How does the human brain seamlessly integrate internally-oriented (mnemonic) and externally-oriented (perceptual) information? This question has long puzzled neuroscientists, given the traditional view that internally-oriented networks like the default network (DN) and externally-oriented networks like the dorsal attention network (dATN) are globally competitive and implement distinct neural codes. Our research challenges this perspective, revealing a surprising role for the brain’s foundational external visuospatial code, retinotopic coding, in structuring interactions between these internally- and externally-oriented networks. Using advanced neuroimaging techniques, I show that retinotopic coding extends beyond visual areas into higher-order brain regions, including the DN and dATN. Moreover, this retinotopic code identified during visual tasks scaffolds the spontaneous opponent interaction between these networks during resting-state fMRI. Finally, the retinotopic code integrates with the domain-specific preferences of subregions within these networks, enabling efficient, parallel processing of retinotopic and categorical information during resting-state fMRI, as well as during visual perception and memory tasks. These findings suggest that retinotopic coding serves as a fundamental organizing principle for brain-wide communication that structures the dynamic interaction between perceptual and mnemonic systems. This work offers a new framework for understanding how the brain balances and integrates internal cognition with external perception, with implications for our understanding of attention, perception, and memory processes.

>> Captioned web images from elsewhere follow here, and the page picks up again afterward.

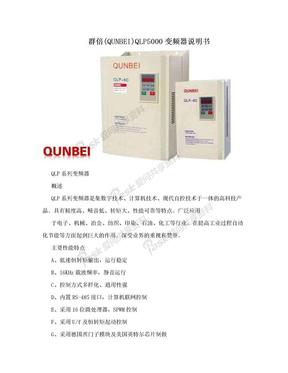 群倍(QUNBEI)QLP5000变频器说明书.doc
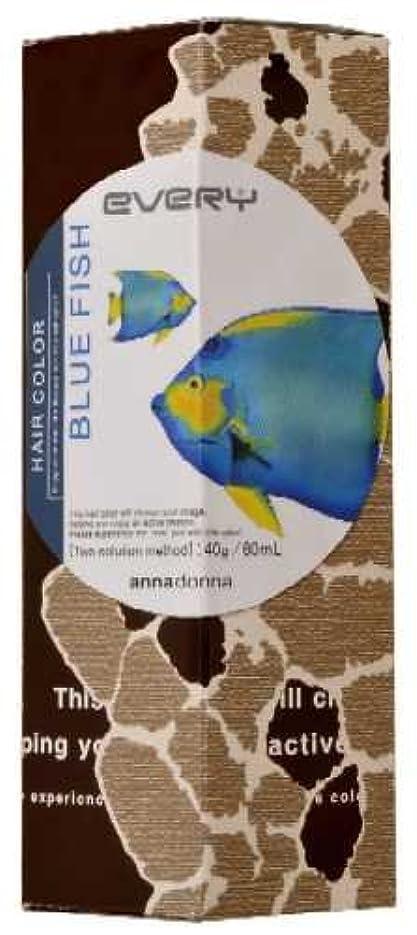有能な火山学形アンナドンナ エブリ ヘアカラー (ブルーフィッシュ) 1剤40g 2剤80ml 【HTRC5.1】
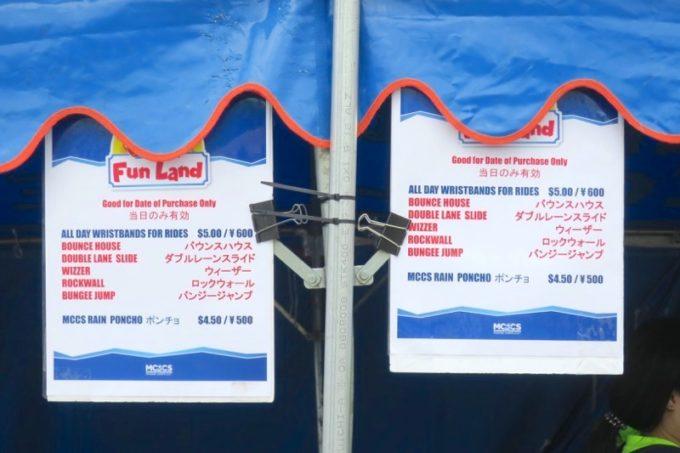 「フードトラックフェア(Food Truck Fair)」のミニファンランドの利用料は5ドル/600円。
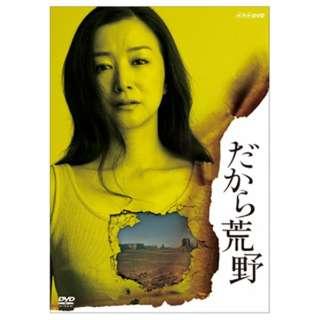 だから荒野 DVD-BOX 【DVD】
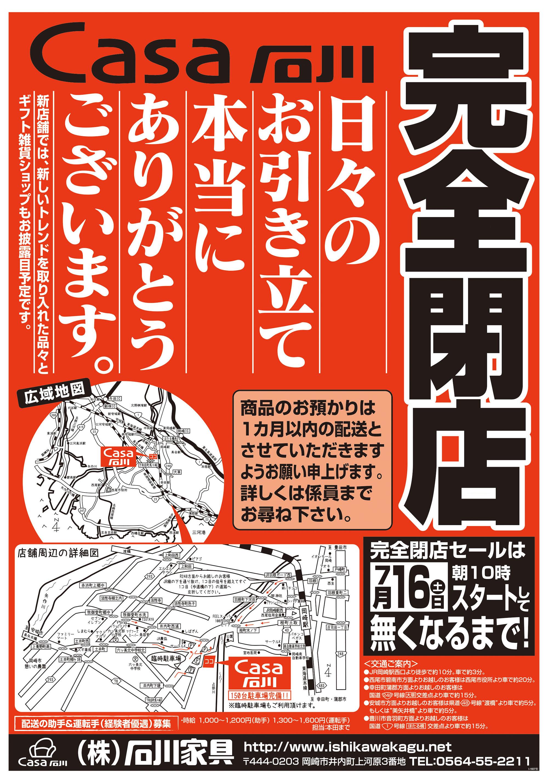 石川家具-0716B-B3-印刷用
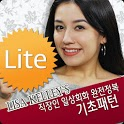 Lisa's English e-Learning Lite icon
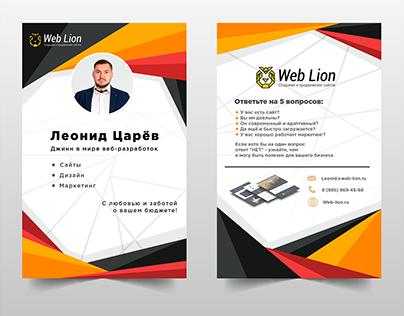 Визитка web Lion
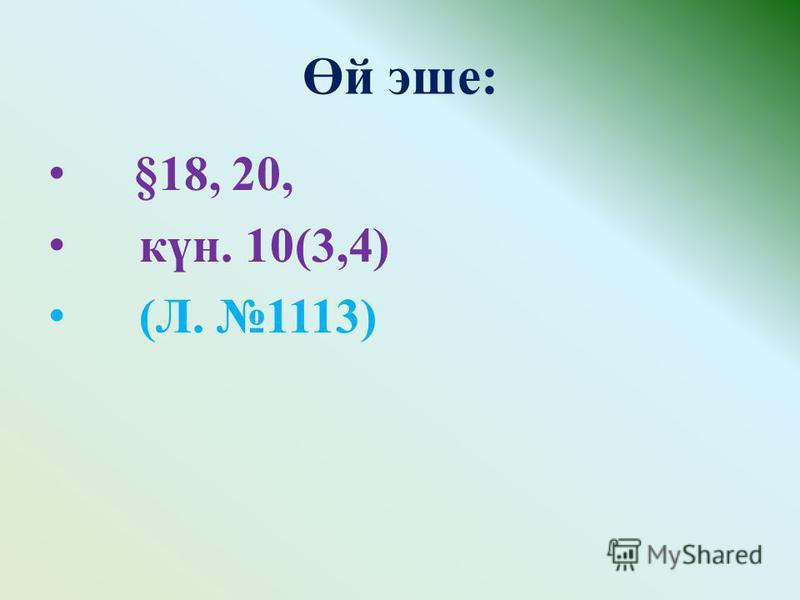 Өй эше: §18, 20, күн. 10(3,4) (Л. 1113)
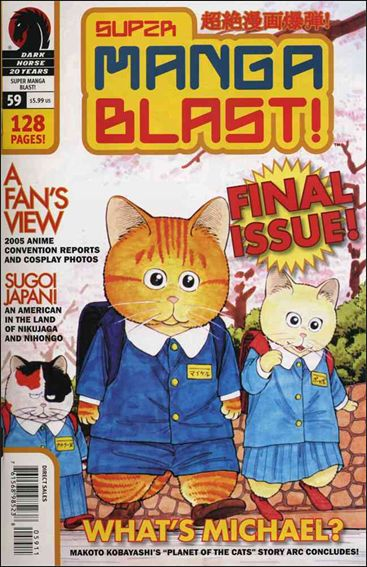 Super Manga Blast! 59-A by Dark Horse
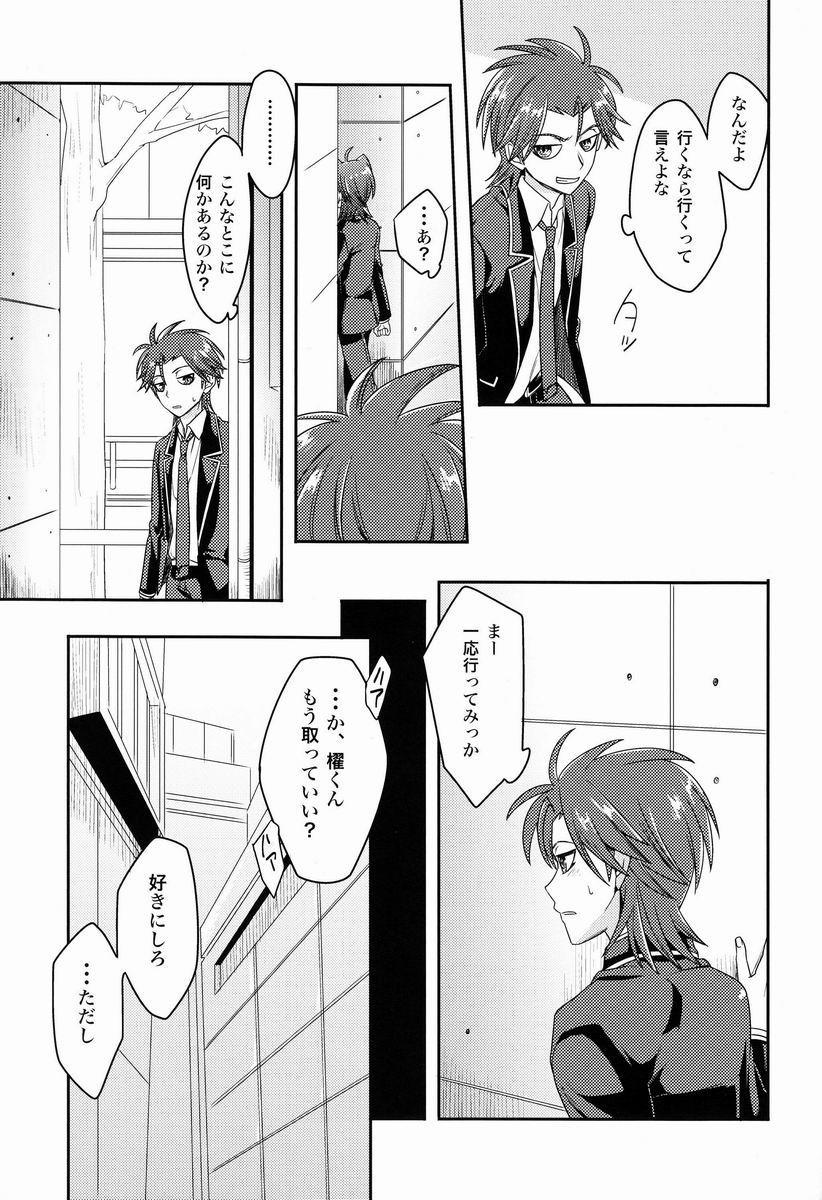 Kai-kun to Boku no Himitsu 5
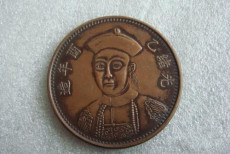 国家支持交易光绪铜币吗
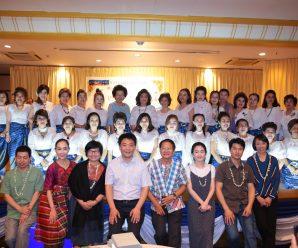 泰国华商联合商会举行2017年度宋干节聚会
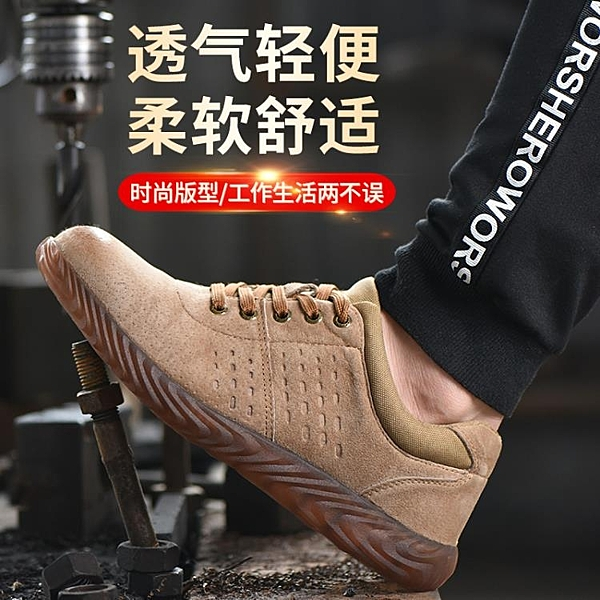 安全鞋 勞保鞋男士工作夏季超輕便防臭防砸防刺穿透氣女工地老保軟底安全  萬聖節狂歡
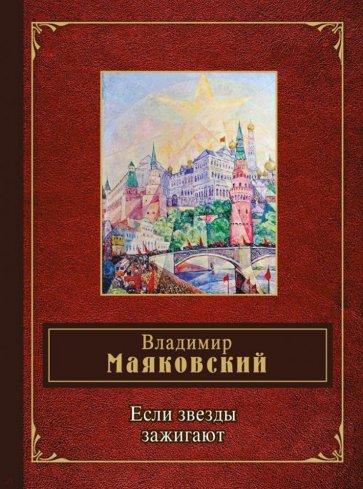 Если звезды зажигают, Маяковский Владимир Владимирович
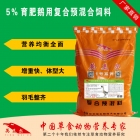 5%育肥鹅亚博体育官方app下载 鹅催肥育肥长肉上膘专用饲料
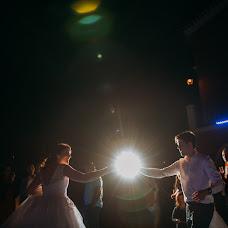 Wedding photographer João pedro Jesus (joaopedrojesus). Photo of 04.11.2018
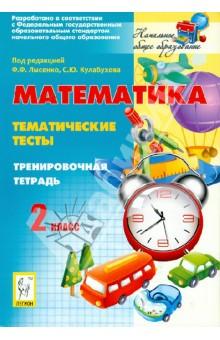 Математика. Тематические тесты. 2 класс. Тренировочная тетрадь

How ongoing spontaneous brain activity influences conscious visual perception

Biyu He¹; ¹New York University

Preexisting brain states wield powerful influences on conscious perception. Depending on the preexisting brain state at the time of stimulus arrival, a physically identical stimulus may be consciously perceived or not, a visual object may be consciously recognized or not, and we may perceive something that is not out there. Preexisting brain states include both anatomical connections shaped by past experiences and the moment-to-moment fluctuations in spontaneous brain activity. In this talk, I will discuss our recent work investigating the role of spontaneous activity in shaping conscious visual perception in humans. Employing 7 Tesla fMRI and a threshold-level visual perception task, we observed that prestimulus activity originating from distributed brain regions, including visual cortices and regions of the default-mode and cingulo-opercular networks, exerts a diverse set of effects on the sensitivity and criterion of conscious recognition, and categorization performance. We further elucidated the mechanisms underlying these behavioral effects, revealing how prestimulus activity modulates multiple aspects of stimulus processing. In addition, I will discuss our work using MEG to dissect the electrophysiological and frequency-domain signatures of perceptually relevant spontaneous activity.